*Exercise brief:* A copy of the listing below is needed, exact in every line and without images.

*Data shown:*
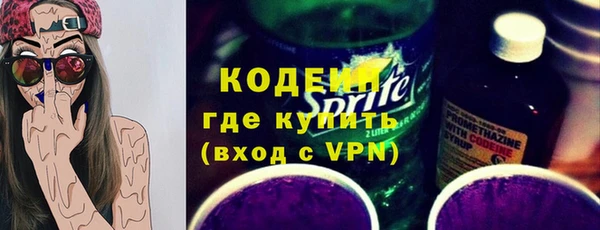 mdpv Вяземский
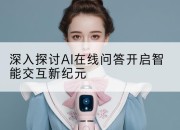 深入探讨AI在线问答开启智能交互新纪元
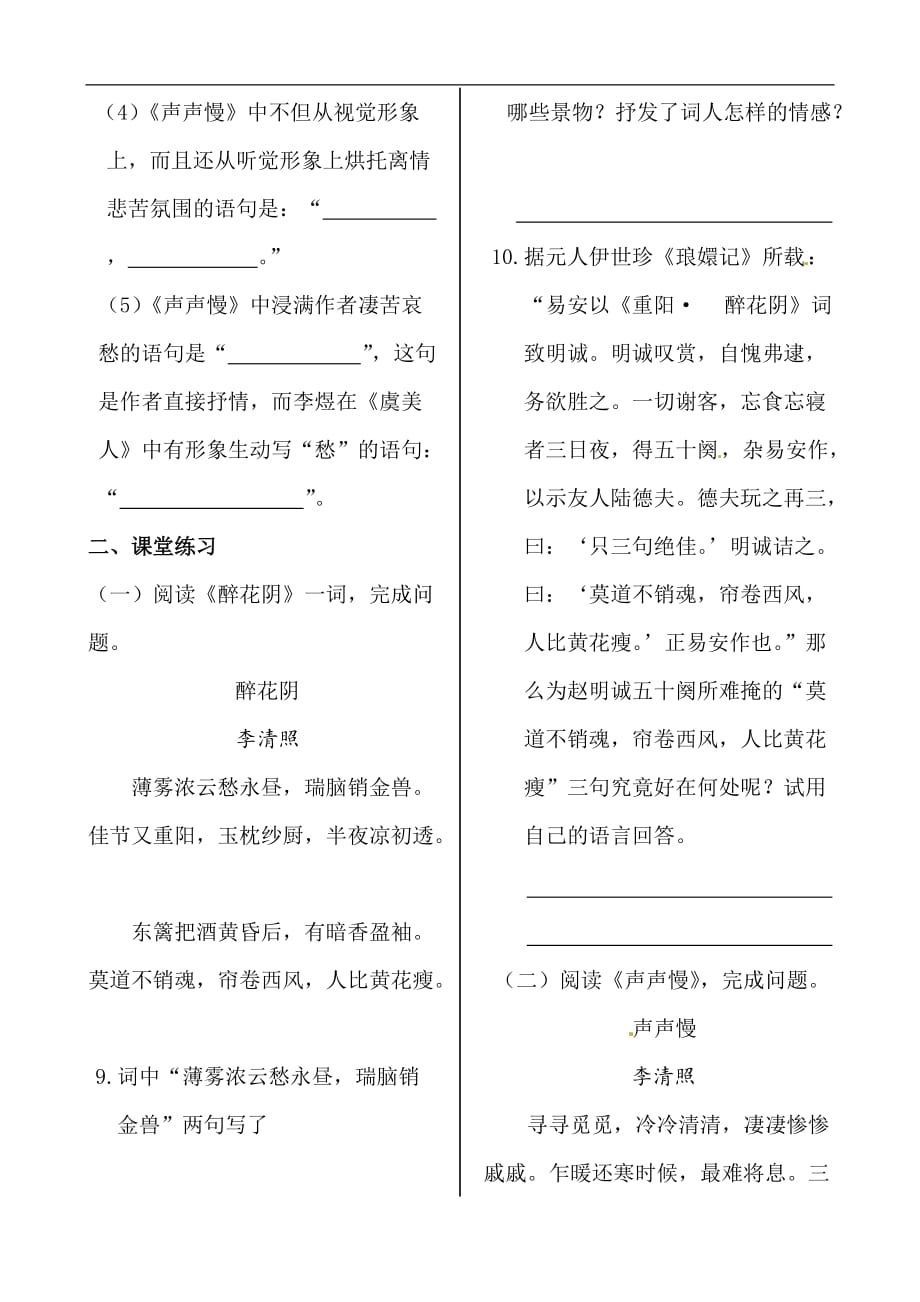 高中语文人教版必修四李清照词两首同步练测_第3页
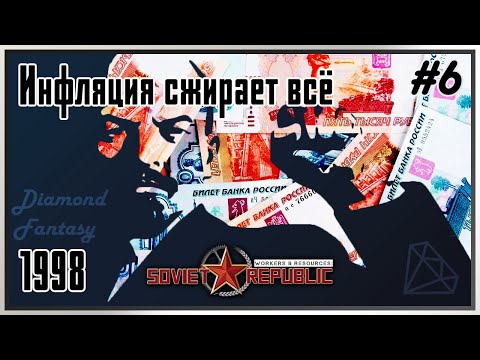 Видео: [Цены поднимаются - руки опускаются] Workers & Resources: Soviet Republic #6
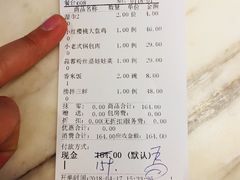 账单-红樱桃·新派辽菜(北行店)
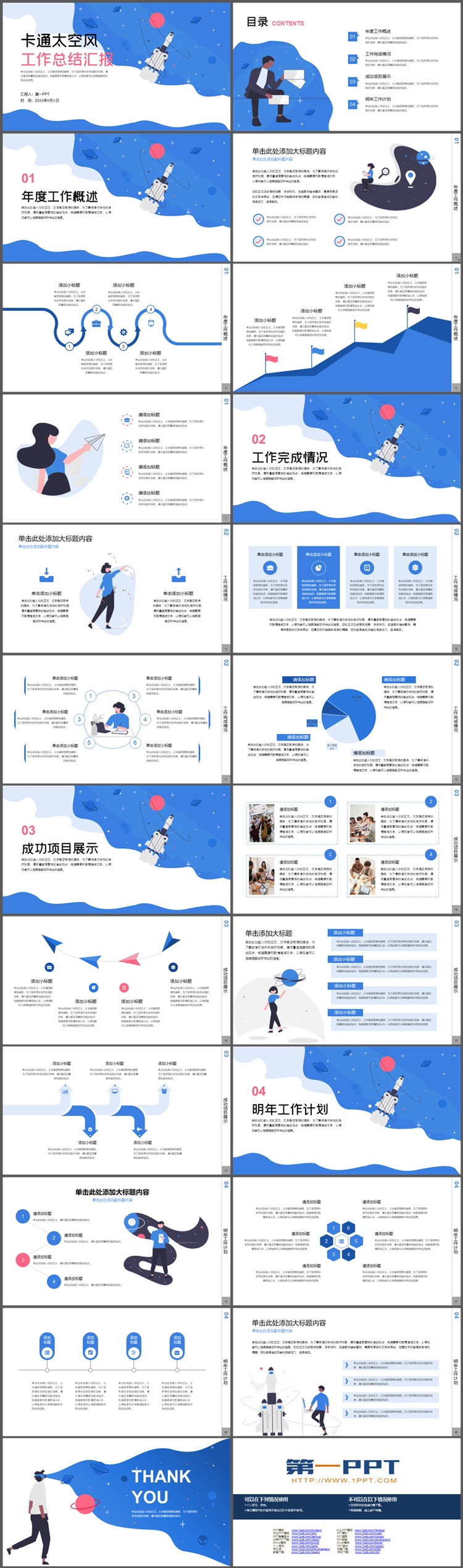 蓝色卡通太空风工作总结计划PPT模板下载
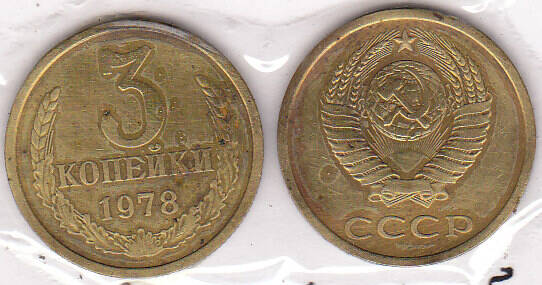 Монета  3 копейки 1978 г.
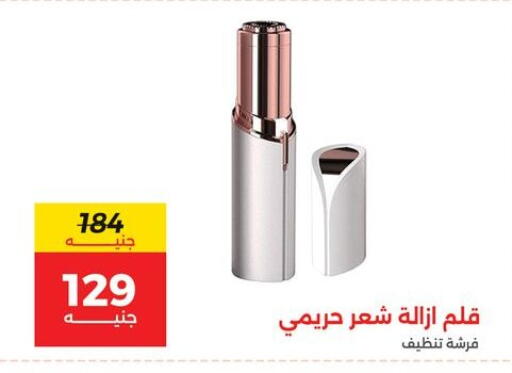 available at Raneen in Egypt - Cairo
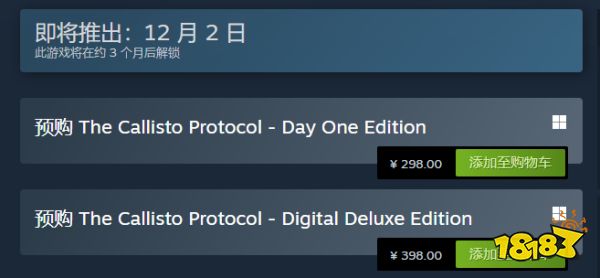 《木卫四协议》Steam预购价格降低 国区最低降至298元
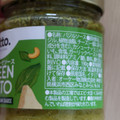 オーケー Vitto GREEN PESTO ジェノベーゼソース 商品写真 1枚目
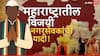 Nagarparishad-Nagarpanchayat Election Result 2025 Nagarsevak Winner List: कोकणपासून मराठवाडा, विदर्भ, पश्चिम-उत्तर महाराष्ट्रापर्यंत...; संपूर्ण महाराष्ट्रातील विजयी नगरसेवकांची यादी!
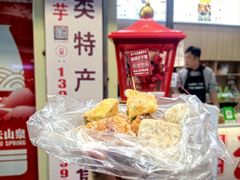 -普宁反沙番薯芋头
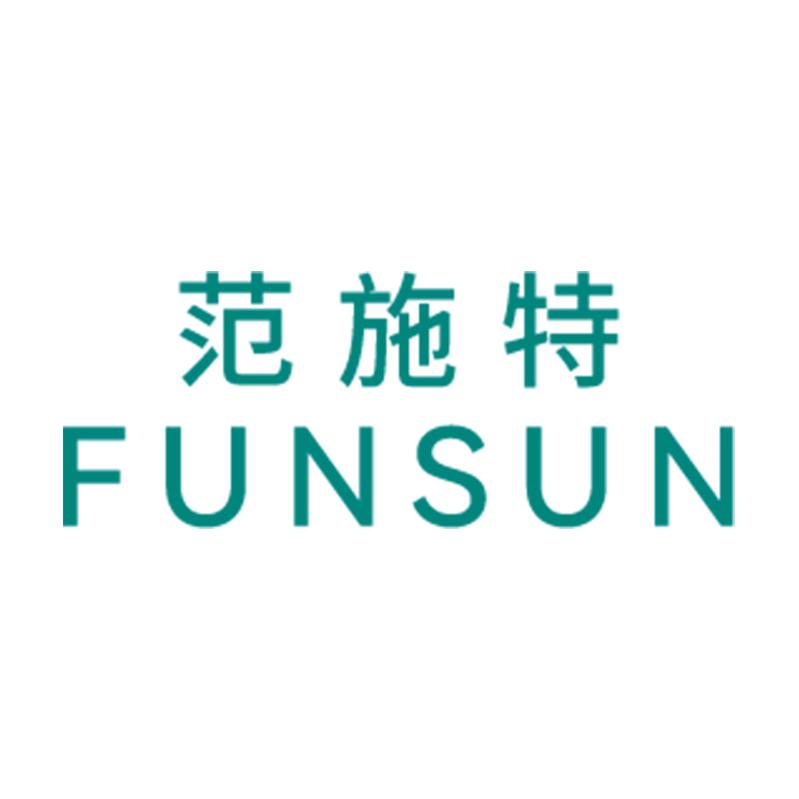 范施特 FUNSUN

*Output:*
 mdpv Вяземский
 深入探讨AI在线问答开启智能交互新纪元
 高中语文人教版必修四李清照词两首同步练测_第3页
 Видео: [Цены поднимаются - руки опускаются] Workers & Resources: Soviet Republic #6
 账单-红樱桃·新派辽菜(北行店)
 蓝色卡通太空风工作总结计划PPT模板下载
 Монета  3 копейки 1978 г.
 available at Raneen in Egypt - Cairo
 《木卫四协议》Steam预购价格降低 国区最低降至298元
 オーケー Vitto GREEN PESTO ジェノベーゼソース 商品写真 1枚目
 Nagarparishad-Nagarpanchayat Election Result 2025 Nagarsevak Winner List: कोकणपासून मराठवाडा, विदर्भ, पश्चिम-उत्तर महाराष्ट्रापर्यंत...; संपूर्ण महाराष्ट्रातील विजयी नगरसेवकांची यादी!
 -普宁反沙番薯芋头
 范施特 FUNSUN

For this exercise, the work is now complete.